- **Document segment**
## begin

In the age of AI and big data, there is a growing demand for churning out more and more data. Research based companies now routinely crawl the web to gather external data for purposes like monitoring competitors, digesting news, identifying market trends, or collecting stock prices to inform predictive models. Web crawlers automate the process of browsing and extracting information from the internet based on predefined rules. Their importance is rising as more organizations seek large volumes of web data for analysis.
Web crawling is a powerful technique for extracting data from websites, and Python is an excellent choice for building web crawlers. In this guide, we will walk you through the process of creating a web crawler using Python. We will use the code you’ve provided, utilizing libraries such as Requests, BeautifulSoup, and OpenPyXL to scrape and store data.
Python offers a robust environment for web crawling, thanks to its extensive libraries and packages. Whether you’re extracting data for research, analysis, or any other purpose, Python is the ideal language.
Classification Of Web Crawlers
There are several main types of web crawlers used for different purposes.
- General crawlers broadly crawl the web to index as many pages as possible, as seen with search engine crawlers like Googlebot.
- Focused crawlers target specific websites or topics, gathering data relevant to a particular domain.

## end

- **Work to do**
a) Does the web crawling text support each statement? (i) Web crawlers browse and extract information from the internet according to predefined rules. (ii) Focused crawlers try to index as many pages as possible. (iii) Googlebot is given as an example of a general crawler. For each, answer yes or no and quote the deciding words.
b) List every purpose the web crawling text gives for research-based companies crawling the web to gather external data.
Rely solely on the web crawling text for your answers.

- **Given data**
## begin

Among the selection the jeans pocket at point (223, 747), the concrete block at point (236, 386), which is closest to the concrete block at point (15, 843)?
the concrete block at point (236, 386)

## end

- **Responses per task**
a)
(i) Yes: "Web crawlers automate the process of browsing and extracting information from the internet based on predefined rules."
(ii) No: "Focused crawlers target specific websites or topics, gathering data relevant to a particular domain."
(iii) Yes: "General crawlers broadly crawl the web to index as many pages as possible, as seen with search engine crawlers like Googlebot."

b)
- Monitoring competitors
- Digesting news
- Identifying market trends
- Collecting stock prices to inform predictive models